EXTRAIT FOURNI –
---------------
Tourisme : face au gouffre financier, l’hôtellerie en Afrique tente de se réinventer

A Casablanca, les professionnels contraints au télétravail -pour le respect des mesures visant à limiter la propagation du coronavirus- peuvent désormais réserver une chambre d’hôtel ou tout autre espace aménagé pour le coworking au sein de l’établissement pendant la journée, la semaine ou le mois.

Généralement fruit de partenariats entre groupes hôteliers et société de coworking, comme récemment entre Onomo et GO4Work au Maroc, cette tendance mondiale du télétravail à l’hôtel -qui a émergé ces derniers mois en Amérique, en Europe et en Asie au gré de la crise- commence donc à s’exporter en Afrique. Pour les opérateurs, le leitmotiv est le même : continuer à faire du chiffre, malgré la conjoncture.
---------------
CONSIGNE –
Poursuivez l'article sur l'hôtellerie en Afrique à la suite de son dernier paragraphe.

[Données d'ancrage spatial]
---------------
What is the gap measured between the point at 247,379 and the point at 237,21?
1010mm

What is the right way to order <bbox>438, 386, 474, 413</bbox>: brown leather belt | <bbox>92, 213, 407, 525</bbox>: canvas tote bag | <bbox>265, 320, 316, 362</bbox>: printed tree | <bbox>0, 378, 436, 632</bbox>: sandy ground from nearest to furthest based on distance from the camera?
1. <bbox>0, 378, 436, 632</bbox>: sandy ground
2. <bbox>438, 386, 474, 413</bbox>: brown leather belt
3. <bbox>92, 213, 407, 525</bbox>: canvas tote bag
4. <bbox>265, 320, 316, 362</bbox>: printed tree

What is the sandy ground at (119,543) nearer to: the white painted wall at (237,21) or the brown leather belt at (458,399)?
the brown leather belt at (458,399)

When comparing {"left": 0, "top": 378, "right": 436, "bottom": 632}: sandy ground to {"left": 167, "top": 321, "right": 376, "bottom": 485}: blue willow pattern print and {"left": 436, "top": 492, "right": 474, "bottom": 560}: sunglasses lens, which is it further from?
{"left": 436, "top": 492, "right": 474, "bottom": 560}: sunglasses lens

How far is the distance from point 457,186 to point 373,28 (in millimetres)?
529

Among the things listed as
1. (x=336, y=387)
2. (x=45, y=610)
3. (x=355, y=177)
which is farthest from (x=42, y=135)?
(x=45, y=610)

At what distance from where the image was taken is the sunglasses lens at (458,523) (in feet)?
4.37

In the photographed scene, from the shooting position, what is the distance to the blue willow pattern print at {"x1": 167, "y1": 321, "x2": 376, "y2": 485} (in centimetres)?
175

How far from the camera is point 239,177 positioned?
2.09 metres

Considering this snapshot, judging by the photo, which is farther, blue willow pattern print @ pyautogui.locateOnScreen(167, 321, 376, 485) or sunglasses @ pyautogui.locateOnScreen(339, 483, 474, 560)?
---------------
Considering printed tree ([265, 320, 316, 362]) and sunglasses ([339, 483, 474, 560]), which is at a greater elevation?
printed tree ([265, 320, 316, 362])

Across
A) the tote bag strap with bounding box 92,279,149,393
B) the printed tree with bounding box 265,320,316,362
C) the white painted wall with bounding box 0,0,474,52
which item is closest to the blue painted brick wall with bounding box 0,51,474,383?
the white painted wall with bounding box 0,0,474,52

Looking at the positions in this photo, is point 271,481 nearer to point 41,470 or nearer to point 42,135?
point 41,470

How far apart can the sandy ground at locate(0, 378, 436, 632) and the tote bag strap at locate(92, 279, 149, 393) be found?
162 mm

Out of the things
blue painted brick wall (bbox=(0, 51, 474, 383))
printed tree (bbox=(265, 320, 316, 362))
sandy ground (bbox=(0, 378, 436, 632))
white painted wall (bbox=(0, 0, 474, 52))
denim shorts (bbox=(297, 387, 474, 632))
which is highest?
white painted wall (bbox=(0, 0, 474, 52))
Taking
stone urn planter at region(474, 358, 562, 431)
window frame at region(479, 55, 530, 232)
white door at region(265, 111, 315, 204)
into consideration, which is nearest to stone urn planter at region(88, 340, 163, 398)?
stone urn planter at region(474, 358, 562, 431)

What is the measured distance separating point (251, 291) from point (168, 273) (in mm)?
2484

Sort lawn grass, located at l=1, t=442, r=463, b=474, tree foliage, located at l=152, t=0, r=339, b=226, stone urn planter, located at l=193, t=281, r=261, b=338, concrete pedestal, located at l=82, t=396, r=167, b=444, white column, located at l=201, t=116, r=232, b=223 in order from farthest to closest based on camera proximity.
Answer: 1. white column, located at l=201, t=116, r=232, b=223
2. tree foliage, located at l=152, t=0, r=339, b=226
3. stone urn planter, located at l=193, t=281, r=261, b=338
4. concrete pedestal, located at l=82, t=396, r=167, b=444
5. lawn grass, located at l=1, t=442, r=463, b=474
---------------
RÉPONSE DE L'EXERCICE –
Cette courbe des revenus à redresser

Un peu partout sur le continent, les enseignes hôtelières revoient leurs stratégies. Certaines mettent l’accent sur la restauration, créant de nouveaux concepts et s’adonnant entre autres à la livraison à domicile.

En Afrique de l’Est et australe en particulier, les hôtels qui proposaient des activités de safaris ont commencé il y a quelques mois à proposer -en partenariat avec des parcs- des « safaris virtuels » aux amateurs du monde entier.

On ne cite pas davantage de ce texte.